5. Visualization of the better model
shine bright!
plot_summs(model2, plot.distributions = TRUE, inner_ci_level = .9)
Again, here can be seen coefficients with confidence intervals of the best (second) model: - age is nearly on the line - gender crosses the line with it’s confidence interval - and for different levels of meeting frequency everything great!
Effects
plot_model(model2, type = "pred")[[1]]
Age has significant negative effect and with greater age level of happiness expected to lower.

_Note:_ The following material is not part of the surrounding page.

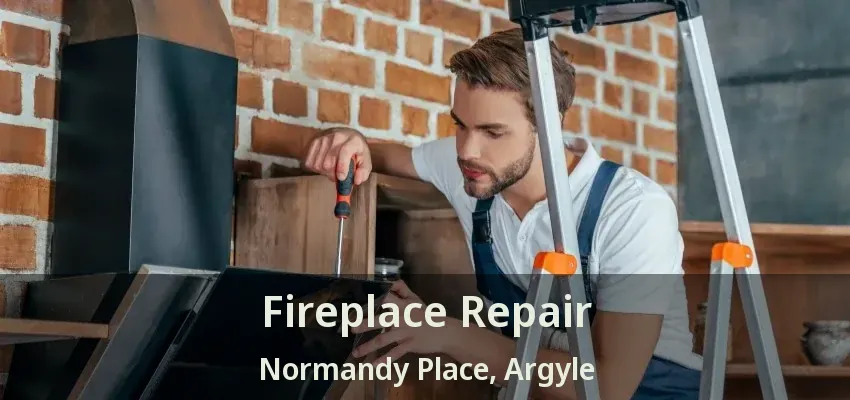 Fireplace Repair Normandy Place, Argyle - TX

plot_model(model2, type = "pred")[[2]]
Gender is not significant so that picture can be scipped.
plot_model(model2, type = "pred")[[3]]
And level of happiness significantly affected by meeting frequency with positive direction!
Summary
It does not matter what gender are you - just spend time with your friends more while you are young and be happy!